(Passage given):
Holy 60 Hour Work Weeks Batman!
Seriously, it’s been ages. I’ve been feeling the lack!
I started a new job as a paralegal at the NYC office of an international law firm in May, after months and months of disheartening unemployment. Being a paralegal (or legal assistant. Take your pick of job titles.) seems like one of the choice post-college jobs for people, like me, who have a general sense of the kind of work they want to do, but have no idea as yet how to get there. It’s the kind of job that teaches you what it means to have a job, and the kinds of general skills and habits that go along with it.
It’s also an Oh My God Where Did My Life Go? kind of job.
They day starts at 9:30 in the morning, and frequently goes much longer than the typical 8 hours. I stayed until 2:30 am on my very first day (to be fair, the attorney was horrified when he realized that). Last Wednesday I was there until midnight. I frequently work until 8:00 or 9:00 or 10:00 at night. The commute from home is between an hour and a half (in the mornings) and an hour (late at night). This means I have very little time to be a person—the hour or so I have each day to read my blogs and try to write letters has become incredibly precious.

(What to work on):
Answer these questions from the post above about the paralegal job:
1. In what month did the writer start the new job?
2. Until what time did the writer stay on the very first day?
3. How long is the commute from home in the mornings?

(Data shown):
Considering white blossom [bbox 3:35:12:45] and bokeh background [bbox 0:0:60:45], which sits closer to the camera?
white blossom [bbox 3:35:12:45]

(Solution):
1. May
2. 2:30 am
3. An hour and a half